FedRAMP – A Mixed Bag
One of the most important programs for ensuring cloud solutions meet Federal security and compliance procedures is the Federal Risk and Authorization Management Program (FedRAMP). Survey responses showed that most Federal agencies understand FedRAMP’s significance, with 62 percent agreeing that FedRAMP helps streamline the procurement of secure, trusted cloud solutions. However, FedRAMP authorization levels vary widely, with 43 percent of agencies reporting that their highest FedRAMP impact level implemented is moderate, while 32 percent noted high FedRAMP.
Even though Federal IT leaders see the benefits of FedRAMP, 41 percent say that the program hinders modernization through a slow ATO process. Respondents agree there is room for greater collaboration between government and industry to accelerate FedRAMP authorization and avoid the pressure and risk of alternative or shadow IT procurement.
Multicloud as a “Business” Model
Cloud modernization is critical in government agencies’ lowering their cybersecurity risks and improving Cyber posture, optimizing operations, and maximizing the potential in leveraging other emerging technology applications (e.g., artificial intelligence and machine learning). Choosing cloud does not actually mean choosing a vendor; it is a business model. Rather than thinking of cloud (and multicloud) as a destination, agencies should think of cloud as a great strategy requiring planning for the complete lifecycle and utilizing multiple vendors to maximize their capabilities and outcomes.

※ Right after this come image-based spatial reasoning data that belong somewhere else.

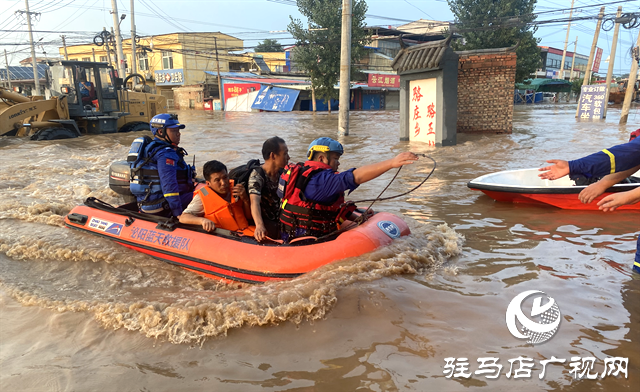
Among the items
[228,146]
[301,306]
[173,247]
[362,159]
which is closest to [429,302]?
[301,306]

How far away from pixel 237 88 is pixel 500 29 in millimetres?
18853

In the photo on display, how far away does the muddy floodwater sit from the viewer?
8.53 feet

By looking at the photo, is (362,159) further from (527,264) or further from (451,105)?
(527,264)

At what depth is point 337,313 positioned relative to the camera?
10.7 feet

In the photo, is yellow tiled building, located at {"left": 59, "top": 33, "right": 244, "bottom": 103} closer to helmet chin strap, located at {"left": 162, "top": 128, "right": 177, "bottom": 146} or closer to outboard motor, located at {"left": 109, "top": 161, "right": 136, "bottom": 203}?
outboard motor, located at {"left": 109, "top": 161, "right": 136, "bottom": 203}

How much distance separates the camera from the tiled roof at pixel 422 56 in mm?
12383

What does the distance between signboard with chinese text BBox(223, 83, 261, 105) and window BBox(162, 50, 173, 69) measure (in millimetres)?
6914

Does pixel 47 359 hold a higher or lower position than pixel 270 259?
lower

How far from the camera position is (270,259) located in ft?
12.4

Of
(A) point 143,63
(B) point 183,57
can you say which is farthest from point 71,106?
(A) point 143,63

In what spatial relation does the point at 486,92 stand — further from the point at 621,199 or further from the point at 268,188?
the point at 621,199

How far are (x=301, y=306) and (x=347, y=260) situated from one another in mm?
680

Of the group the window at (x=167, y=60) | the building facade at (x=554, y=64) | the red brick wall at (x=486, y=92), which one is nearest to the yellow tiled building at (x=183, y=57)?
the window at (x=167, y=60)

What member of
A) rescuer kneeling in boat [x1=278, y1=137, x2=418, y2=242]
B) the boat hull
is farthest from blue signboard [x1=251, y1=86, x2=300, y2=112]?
rescuer kneeling in boat [x1=278, y1=137, x2=418, y2=242]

Using multiple cloud technologies brings new challenges and complexities to every phase of that lifecycle – design, build, secure, manage, and optimize – because agencies have to manage multiple public, private, and hybrid clouds. So, it’s vital to know what, where, and when to migrate for workloads, data, and applications – and the security and compliance required to maximize value and reduce risk and cost associated with missteps that necessitate multiple moves. For example, buying AWS does not mean that all of your cloud security comes along with it. AWS protects the perimeter of the cloud, but everything else inside the permitter needs to be secured on top of that. It means understanding all the data applications and workloads and what goes where and at what level of security.
The complexity that comes along with multicloud can be overcome. The key is a fully baked multicloud strategy that puts security first, optimizes internal resources, and utilizes the right industry partners, services, and solutions. When done right, agencies realize all the benefits of streamlined operations and optimized cloud environments with unified governance and security.
About the Author
Rick Rosenburg is the vice president and general manager of Rackspace Government Solutions at Rackspace Technology. He oversees services in support of government agencies and holds 35 years of leadership experience across companies that have supported the Federal government’s technology needs. Prior to Rackspace, the government services vet held leadership roles at NTT Data Services, Seros, and Dell Services Federal Government.